Humility, in the sense of listening more than talking, is part and parcel of a virtuous approach to patient care.
In the two clinical scenarios, each patient taught us something valuable about human nature. Anna is dying, yet her focus during the encounter wasn’t on herself, but rather on the physician. What a brave and resilient person! She shows us the human capacity for dignity at the end of life. Her appearance with the wig, lipstick, fingernail polish, and pink nightgown demonstrates that she’s in charge of her life even to the end, not allowing her impending death to change her approach to living. (There’s also a lesson to be learned by the medical student who subtly derided her appearance.) How our fellow human beings face death and dying presents an opportunity for us, as physicians and people, to respond to them in more appropriate and personal ways, with which we previously may not have been comfortable. Anna also teaches us to pay attention to our own and our loved ones’ wellness, for someday we will be where she is. She reflects our own mortality and helps us cope through her demonstration of moral courage and autonomy. Life is fragile, but worth living in full to the end.
Dennis also teaches us about how to deal with indescribable challenges in life—surviving combat in Korea, fighting alongside brothers-in-arms and watching them die, suffering frostbite, being captured and tortured, and enduring and escaping a prisoner of war camp. He demonstrated the highest level of personal courage and perseverance as a soldier. Many combat veterans are reticent to readily tell their stories to anyone except fellow veterans; humility comes from a well-placed and well-discharged sense of duty. Listening more than talking is part and parcel of a virtuous approach to patient care. In Dennis, we recognize strength in the face of adversity, and a commitment to the ideals of honor, duty, and country.

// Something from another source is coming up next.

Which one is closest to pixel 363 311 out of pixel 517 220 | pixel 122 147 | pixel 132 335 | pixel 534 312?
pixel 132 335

When we actively and empathetically listen to patients, we’re able to better understand who they are as human beings and then apply that knowledge to the care we offer them. The successful physician-patient relationship depends upon our ability to use the art and science of medicine to properly care for patients. What we can learn from them about human nature and dealing with illness is best learned not from textbooks, but from our listening to, observing, and understanding them throughout our entire careers.
I extend my personal and professional gratitude to all of my patients encountered over my 50-plus years as a physician for what they’ve taught me about life, living and dying, and how to be a better physician and human being. I couldn’t have done it without them.
Dr. G. Richard Holt is professor emeritus and clinical professor in the department of otolaryngology–head and neck surgery at the University of Texas Health Science Center in San Antonio.